Start of INPUT DATA

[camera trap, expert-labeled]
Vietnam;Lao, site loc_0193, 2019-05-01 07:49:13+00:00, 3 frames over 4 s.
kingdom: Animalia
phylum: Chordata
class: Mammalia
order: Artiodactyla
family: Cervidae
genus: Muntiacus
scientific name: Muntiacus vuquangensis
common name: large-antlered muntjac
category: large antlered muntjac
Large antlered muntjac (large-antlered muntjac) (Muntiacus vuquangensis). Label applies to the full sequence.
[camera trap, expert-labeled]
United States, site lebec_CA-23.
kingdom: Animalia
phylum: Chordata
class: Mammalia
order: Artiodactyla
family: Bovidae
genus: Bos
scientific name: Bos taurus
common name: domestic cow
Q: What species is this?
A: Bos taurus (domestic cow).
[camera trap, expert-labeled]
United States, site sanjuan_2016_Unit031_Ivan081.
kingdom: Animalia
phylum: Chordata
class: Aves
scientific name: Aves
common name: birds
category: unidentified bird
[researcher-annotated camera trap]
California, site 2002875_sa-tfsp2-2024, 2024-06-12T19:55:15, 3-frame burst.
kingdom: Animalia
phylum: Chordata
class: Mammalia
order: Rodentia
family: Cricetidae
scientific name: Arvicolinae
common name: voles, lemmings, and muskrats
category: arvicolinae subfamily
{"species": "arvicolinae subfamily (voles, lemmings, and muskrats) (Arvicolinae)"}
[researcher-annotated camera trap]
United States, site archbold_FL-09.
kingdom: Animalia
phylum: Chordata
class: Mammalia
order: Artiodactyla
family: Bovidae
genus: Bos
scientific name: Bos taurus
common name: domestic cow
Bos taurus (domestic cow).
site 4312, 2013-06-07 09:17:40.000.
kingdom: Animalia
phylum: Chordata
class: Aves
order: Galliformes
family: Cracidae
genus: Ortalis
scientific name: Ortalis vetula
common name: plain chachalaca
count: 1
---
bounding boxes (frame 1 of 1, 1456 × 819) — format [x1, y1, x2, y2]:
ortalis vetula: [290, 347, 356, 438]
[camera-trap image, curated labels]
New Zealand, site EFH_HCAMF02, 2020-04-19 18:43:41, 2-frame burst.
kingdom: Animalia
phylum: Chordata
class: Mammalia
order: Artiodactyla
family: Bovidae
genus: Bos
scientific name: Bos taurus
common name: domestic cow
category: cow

End of INPUT DATA

_BRIEF_
Your answer should be the lines of the listing above between the line holding "common name: large-antlered muntjac" and the line holding "scientific name: Arvicolinae", inclusive, restated word for word and alone.

_EXERCISE OUTPUT_
common name: large-antlered muntjac
category: large antlered muntjac
Large antlered muntjac (large-antlered muntjac) (Muntiacus vuquangensis). Label applies to the full sequence.
[camera trap, expert-labeled]
United States, site lebec_CA-23.
kingdom: Animalia
phylum: Chordata
class: Mammalia
order: Artiodactyla
family: Bovidae
genus: Bos
scientific name: Bos taurus
common name: domestic cow
Q: What species is this?
A: Bos taurus (domestic cow).
[camera trap, expert-labeled]
United States, site sanjuan_2016_Unit031_Ivan081.
kingdom: Animalia
phylum: Chordata
class: Aves
scientific name: Aves
common name: birds
category: unidentified bird
[researcher-annotated camera trap]
California, site 2002875_sa-tfsp2-2024, 2024-06-12T19:55:15, 3-frame burst.
kingdom: Animalia
phylum: Chordata
class: Mammalia
order: Rodentia
family: Cricetidae
scientific name: Arvicolinae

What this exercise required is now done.